Jeremy Leggett of Solarcentury outlines only two visions of the future: accelerating the use of fossil-fuel and nuclear without carbon capture into some dark and horrible future or expanding the use of renewable energy sources (specifically solar, wind and water) with falling clean energy prices, and ultimately mass market use of renewable sources of energy supplying the world’s needs. Nigel Calder co-author of “The Chilling Stars, A new theory of climate change” sees the world much differently. They believe in the Solar Irradiance theories and feel that the effects of greenhouse gases are likely to be a good deal less than advertised based on a different theory of climate change.

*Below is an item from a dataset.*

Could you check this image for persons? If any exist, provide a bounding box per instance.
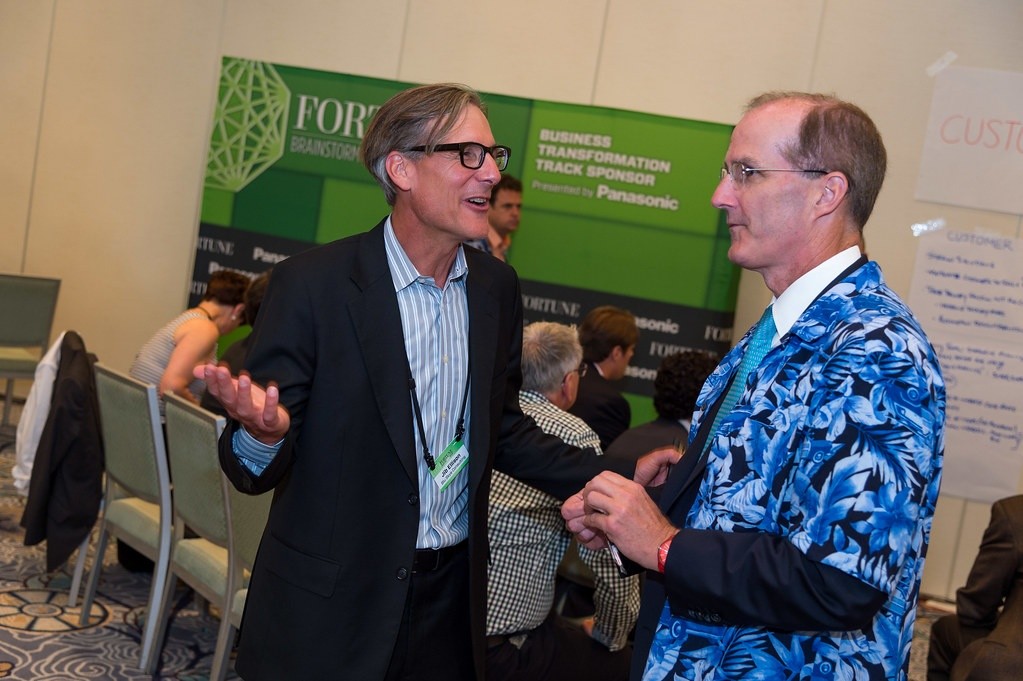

There is more than one theory of climate change and I certainly do not know the true importance of the factors that can impact global temperature change, but I am unwilling to dismiss any theory or area of investigation at this stage. The world is not black and white and our knowledge of the interlacing systems that make up the ecosystems of the earth is truly limited. The visions of the future are not cut and dried. The real world is the one that is subtly interconnected where we have limited knowledge and resources and we need to evaluate the best use of our resources, financial, intellectual, natural, and emotional.
Many greenhouse gases occur naturally in the atmosphere and are also produced by man’s activities, such as carbon dioxide, methane, water vapor, and nitrous oxide, while others are entirely synthetic. Those that are synthetic, man-made include the chlorofluorocarbons (CFCs), hydrofluorocarbons (HFCs) and Perfluorocarbons (PFCs), as well as sulfur hexafluoride (SF6). Atmospheric concentrations of both the natural and man-made gases are reported to have been rising over the last few centuries. With increasing global population and technology our reliance on fossil fuels (such as coal, oil and natural gas) has increased, so emissions of greenhouse gases have risen. While gases such as carbon dioxide occur naturally in the atmosphere, man’s activities through burning forest lands, or mining and burning coal, we moved carbon from solid storage to its gaseous state, increasing atmospheric concentrations.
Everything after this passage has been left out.